=== PROVIDED ENTRIES ===

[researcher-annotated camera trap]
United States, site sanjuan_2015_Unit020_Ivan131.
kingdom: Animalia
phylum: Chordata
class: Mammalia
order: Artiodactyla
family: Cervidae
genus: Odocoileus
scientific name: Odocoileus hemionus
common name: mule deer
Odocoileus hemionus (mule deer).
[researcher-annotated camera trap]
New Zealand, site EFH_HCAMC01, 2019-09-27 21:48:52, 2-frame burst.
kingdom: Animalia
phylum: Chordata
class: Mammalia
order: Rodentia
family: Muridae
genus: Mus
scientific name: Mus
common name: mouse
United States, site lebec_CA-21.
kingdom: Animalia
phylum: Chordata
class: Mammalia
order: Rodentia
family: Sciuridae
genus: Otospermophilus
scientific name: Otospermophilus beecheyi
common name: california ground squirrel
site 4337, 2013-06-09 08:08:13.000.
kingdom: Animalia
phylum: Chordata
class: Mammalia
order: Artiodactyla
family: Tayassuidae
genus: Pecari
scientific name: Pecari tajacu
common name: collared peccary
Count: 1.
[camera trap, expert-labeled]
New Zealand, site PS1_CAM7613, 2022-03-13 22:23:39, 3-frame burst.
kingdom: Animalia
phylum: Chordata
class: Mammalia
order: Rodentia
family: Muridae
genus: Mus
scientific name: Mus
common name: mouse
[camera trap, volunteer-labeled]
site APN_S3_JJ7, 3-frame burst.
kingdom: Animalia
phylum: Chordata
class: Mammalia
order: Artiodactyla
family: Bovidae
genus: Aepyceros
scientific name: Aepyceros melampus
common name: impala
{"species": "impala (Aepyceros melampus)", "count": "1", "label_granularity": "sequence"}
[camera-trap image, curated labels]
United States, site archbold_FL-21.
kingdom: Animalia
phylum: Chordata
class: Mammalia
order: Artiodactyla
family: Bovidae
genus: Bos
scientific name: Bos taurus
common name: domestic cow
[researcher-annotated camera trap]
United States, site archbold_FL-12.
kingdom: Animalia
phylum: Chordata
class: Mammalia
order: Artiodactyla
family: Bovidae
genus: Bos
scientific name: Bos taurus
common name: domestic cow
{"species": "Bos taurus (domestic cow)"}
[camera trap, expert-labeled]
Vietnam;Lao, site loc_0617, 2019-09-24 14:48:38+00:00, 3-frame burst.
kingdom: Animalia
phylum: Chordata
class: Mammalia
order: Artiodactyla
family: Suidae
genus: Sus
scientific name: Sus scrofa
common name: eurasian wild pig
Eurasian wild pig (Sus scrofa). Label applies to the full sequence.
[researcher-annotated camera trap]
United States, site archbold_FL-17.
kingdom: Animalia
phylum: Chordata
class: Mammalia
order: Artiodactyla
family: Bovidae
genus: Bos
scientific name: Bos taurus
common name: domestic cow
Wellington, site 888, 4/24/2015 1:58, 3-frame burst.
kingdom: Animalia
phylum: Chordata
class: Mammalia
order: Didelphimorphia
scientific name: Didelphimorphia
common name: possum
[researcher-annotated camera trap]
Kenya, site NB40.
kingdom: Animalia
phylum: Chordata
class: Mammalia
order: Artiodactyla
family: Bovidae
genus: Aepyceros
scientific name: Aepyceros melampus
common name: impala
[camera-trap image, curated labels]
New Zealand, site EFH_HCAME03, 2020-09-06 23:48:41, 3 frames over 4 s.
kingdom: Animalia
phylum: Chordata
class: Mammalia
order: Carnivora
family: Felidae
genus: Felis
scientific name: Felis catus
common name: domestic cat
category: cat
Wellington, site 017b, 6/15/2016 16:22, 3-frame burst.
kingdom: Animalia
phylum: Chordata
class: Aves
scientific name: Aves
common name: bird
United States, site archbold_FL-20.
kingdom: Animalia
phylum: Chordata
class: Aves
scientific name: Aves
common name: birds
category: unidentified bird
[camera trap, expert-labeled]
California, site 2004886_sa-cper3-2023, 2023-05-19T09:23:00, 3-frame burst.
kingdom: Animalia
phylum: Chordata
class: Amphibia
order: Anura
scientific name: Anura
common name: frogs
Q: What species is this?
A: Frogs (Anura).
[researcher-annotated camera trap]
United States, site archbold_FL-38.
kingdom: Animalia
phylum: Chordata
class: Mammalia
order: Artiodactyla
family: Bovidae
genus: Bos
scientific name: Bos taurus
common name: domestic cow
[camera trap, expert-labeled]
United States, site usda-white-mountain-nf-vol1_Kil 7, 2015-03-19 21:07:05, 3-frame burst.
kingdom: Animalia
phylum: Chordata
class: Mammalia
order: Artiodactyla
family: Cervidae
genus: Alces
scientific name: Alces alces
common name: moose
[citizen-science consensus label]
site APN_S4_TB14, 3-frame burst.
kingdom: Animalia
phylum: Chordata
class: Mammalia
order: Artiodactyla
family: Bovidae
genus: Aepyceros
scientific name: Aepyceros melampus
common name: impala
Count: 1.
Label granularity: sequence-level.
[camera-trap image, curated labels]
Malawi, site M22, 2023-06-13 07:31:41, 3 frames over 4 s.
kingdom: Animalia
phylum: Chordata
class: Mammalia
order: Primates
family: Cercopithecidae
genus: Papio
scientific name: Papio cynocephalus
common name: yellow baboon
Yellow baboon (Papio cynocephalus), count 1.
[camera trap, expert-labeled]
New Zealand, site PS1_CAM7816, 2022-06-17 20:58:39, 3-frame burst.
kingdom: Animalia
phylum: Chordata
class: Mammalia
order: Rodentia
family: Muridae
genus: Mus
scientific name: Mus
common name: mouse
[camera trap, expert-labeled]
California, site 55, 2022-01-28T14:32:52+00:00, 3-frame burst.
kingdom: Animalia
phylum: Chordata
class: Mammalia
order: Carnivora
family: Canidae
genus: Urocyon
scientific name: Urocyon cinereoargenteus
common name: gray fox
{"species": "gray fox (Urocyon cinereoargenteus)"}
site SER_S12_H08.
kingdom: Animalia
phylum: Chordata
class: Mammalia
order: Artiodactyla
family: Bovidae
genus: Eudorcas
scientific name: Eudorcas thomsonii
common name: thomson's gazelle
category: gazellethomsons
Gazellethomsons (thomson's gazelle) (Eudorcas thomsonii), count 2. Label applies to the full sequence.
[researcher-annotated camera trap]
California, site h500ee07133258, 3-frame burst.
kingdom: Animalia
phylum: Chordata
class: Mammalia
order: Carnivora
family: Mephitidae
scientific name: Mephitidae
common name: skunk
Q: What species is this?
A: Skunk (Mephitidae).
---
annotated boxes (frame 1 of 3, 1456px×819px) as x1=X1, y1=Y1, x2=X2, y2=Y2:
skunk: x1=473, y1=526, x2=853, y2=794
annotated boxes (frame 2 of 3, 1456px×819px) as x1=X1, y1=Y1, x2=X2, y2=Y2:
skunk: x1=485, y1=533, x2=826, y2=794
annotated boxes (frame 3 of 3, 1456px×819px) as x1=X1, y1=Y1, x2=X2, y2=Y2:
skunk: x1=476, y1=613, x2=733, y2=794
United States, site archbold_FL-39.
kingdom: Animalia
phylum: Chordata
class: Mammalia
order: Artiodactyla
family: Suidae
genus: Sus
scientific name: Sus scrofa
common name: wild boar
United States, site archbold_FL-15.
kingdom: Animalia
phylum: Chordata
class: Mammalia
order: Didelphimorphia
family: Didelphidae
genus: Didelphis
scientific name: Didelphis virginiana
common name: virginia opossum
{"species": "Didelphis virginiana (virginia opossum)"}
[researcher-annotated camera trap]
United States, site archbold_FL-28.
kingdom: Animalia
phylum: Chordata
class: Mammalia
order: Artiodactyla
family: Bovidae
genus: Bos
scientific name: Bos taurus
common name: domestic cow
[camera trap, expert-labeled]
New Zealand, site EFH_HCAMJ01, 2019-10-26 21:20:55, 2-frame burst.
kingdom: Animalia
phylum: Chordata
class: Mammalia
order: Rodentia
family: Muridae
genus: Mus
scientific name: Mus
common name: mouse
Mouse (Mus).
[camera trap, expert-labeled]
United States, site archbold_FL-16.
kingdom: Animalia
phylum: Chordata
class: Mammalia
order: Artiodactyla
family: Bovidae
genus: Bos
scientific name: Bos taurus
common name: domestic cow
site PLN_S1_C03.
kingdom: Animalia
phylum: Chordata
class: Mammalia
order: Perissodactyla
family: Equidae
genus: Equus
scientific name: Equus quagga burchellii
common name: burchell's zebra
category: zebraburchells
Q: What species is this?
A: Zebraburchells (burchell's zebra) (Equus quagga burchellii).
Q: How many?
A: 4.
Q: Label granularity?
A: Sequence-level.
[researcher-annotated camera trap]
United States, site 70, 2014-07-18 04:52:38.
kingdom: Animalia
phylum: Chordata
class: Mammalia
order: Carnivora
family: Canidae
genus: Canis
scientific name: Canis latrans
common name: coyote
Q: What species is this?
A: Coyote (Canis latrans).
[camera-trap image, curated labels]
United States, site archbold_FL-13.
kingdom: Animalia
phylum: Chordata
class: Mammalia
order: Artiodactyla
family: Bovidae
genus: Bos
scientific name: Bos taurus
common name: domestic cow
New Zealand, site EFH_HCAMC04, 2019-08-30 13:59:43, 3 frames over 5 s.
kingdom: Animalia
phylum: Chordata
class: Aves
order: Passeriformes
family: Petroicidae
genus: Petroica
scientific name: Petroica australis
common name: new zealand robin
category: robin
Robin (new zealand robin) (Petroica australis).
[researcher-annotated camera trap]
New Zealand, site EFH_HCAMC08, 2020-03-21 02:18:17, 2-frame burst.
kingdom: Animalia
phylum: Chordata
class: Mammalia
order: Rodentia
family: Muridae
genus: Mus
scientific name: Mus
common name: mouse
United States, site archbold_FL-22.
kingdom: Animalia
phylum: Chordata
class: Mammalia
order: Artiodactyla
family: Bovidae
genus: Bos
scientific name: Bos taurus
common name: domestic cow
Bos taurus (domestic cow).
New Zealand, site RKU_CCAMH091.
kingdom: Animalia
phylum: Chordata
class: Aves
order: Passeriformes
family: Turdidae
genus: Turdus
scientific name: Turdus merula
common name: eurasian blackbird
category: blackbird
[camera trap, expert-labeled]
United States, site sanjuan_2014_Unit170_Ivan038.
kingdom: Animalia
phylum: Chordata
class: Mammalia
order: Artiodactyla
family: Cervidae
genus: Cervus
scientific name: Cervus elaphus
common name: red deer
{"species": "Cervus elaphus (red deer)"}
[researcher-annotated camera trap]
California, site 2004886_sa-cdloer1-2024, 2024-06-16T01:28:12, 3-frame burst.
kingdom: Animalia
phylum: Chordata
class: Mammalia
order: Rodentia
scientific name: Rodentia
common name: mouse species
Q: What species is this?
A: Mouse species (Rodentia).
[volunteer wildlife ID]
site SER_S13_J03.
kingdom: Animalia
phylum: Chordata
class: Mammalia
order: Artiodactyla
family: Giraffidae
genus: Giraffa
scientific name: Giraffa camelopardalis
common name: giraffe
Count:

===

-- ACTIVITY --
In the data above, each line holding "volunteer" is to be found and copied.

-- FINAL ANSWER --
[camera trap, volunteer-labeled]
[volunteer wildlife ID]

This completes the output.